■ **Extract**
============================================================

As the most common type of liver cancer, hepatocellular carcinoma (HCC) has become the third leading cause of cancer-related deaths worldwide, and HCC cases are increasing in the United States and worldwide. While chemotherapy, surgery, and liver transplants can help some patients, targeted therapies for HCC could save millions of lives.
Recent research has provided clues about a potential target -- circadian clock proteins inside cells that help coordinate changes in body function throughout the day. But most of these studies have only hinted at an indirect link between circadian clock function and HCC, such as the observed disruption of circadian rhythms in cells collected from liver cancer patients.
"Earlier studies didn't give us a real grasp of how to target a process within liver cancer cells using a specific therapy. In this paper, we took the first step in that direction." Dr. Steve A. Kay, the corresponding author of the paper and professor of neurology at the Keck School of Medicine of USC, said.
Co-author Heinz-Josef Lenz, Ph.D., associate director of clinical research at the USC Norris Comprehensive Cancer Center, said, "We are very excited to have identified an innovative treatment strategy that may ultimately improve outcomes for patients with liver cancer. By targeting the circadian clock, we target not only the tumor cells but also the area around the tumor, which could help improve the efficacy of other targeted therapies."
In order to elucidate the role of clock proteins in HCC, Kay, Lenz, and their colleagues performed a series of experiments using a combination of cell culture, genomic analysis, and animal models.
First, they found that two key biological clock proteins, CLOCK and BMAL1, are essential for the replication of liver cancer cells in cell culture. When CLOCK and BMAL1 are inhibited, the replication process of liver cancer cells is disrupted -- ultimately leading to apoptosis. Triggering apoptosis and then self-destruction is the goal of many modern cancer treatments.
Next, they used their toolbox of genomic samples to learn more about the roles of CLOCK and BMAL1, based on years of research on clock proteins in vivo. They found that removing the two clock proteins decreased levels of the enzyme Wee1 and increased levels of the enzyme's inhibitor, P21.
Finally, they tested their findings in vivo. Mice injected with human liver cancer cells that had not been genetically modified developed larger tumors, but mice injected with human liver cancer cells genetically modified to inhibit CLOCK and BMAL1 had almost no tumor growth.
Understanding how cancer cells hijack clock proteins is a big step toward stopping the spread of liver cancer, but the authors have many more questions to answer. For example, Kay and his team wanted to explore the relationship between the clock protein, Wee1, and the P53 gene. The P53 gene helps prevent the growth of tumors in the body, and mutations in the P53 gene have long been associated with an increased risk of a variety of cancers.
Kay and his team also hope to begin testing experimental drugs that target CLOCK and BMAL1 in patients with liver cancer. The work is part of a larger study analyzing clock proteins in several types of cancer, including glioblastoma, leukemia and colorectal cancer.

============================================================

■ **Supplied material**
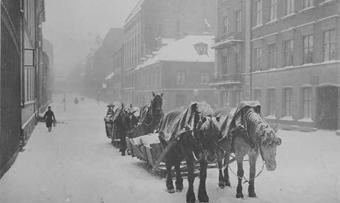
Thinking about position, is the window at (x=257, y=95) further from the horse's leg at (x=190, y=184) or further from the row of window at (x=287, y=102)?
the horse's leg at (x=190, y=184)

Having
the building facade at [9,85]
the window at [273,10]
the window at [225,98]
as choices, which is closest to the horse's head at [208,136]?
the building facade at [9,85]

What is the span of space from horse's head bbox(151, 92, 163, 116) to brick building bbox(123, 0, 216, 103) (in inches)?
1801

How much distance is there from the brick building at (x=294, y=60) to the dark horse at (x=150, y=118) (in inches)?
507

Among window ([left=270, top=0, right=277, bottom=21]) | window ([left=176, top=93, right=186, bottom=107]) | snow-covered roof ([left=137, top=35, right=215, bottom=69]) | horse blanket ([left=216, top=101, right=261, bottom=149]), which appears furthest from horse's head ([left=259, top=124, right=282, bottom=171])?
window ([left=176, top=93, right=186, bottom=107])

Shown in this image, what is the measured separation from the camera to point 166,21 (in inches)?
2514

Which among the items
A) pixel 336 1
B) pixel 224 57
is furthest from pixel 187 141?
pixel 224 57

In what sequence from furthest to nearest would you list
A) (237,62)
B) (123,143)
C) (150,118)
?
(237,62) → (123,143) → (150,118)

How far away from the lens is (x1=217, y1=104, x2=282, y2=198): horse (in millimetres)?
8477

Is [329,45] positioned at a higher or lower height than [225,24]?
lower

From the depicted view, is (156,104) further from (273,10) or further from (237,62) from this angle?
(237,62)

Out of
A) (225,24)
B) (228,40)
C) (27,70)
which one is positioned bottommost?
(27,70)

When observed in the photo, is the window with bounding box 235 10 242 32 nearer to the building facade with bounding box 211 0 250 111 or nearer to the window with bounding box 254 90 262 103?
the building facade with bounding box 211 0 250 111

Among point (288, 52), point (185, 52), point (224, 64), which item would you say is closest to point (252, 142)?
point (288, 52)

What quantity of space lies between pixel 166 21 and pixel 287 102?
122 ft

============================================================

■ **Work instructions**
Reproduce the passage on liver cancer word for word, beginning at the words "Next, they used" and stopping after the words "no tumor growth.".

■ **Your response**
Next, they used their toolbox of genomic samples to learn more about the roles of CLOCK and BMAL1, based on years of research on clock proteins in vivo. They found that removing the two clock proteins decreased levels of the enzyme Wee1 and increased levels of the enzyme's inhibitor, P21.
Finally, they tested their findings in vivo. Mice injected with human liver cancer cells that had not been genetically modified developed larger tumors, but mice injected with human liver cancer cells genetically modified to inhibit CLOCK and BMAL1 had almost no tumor growth.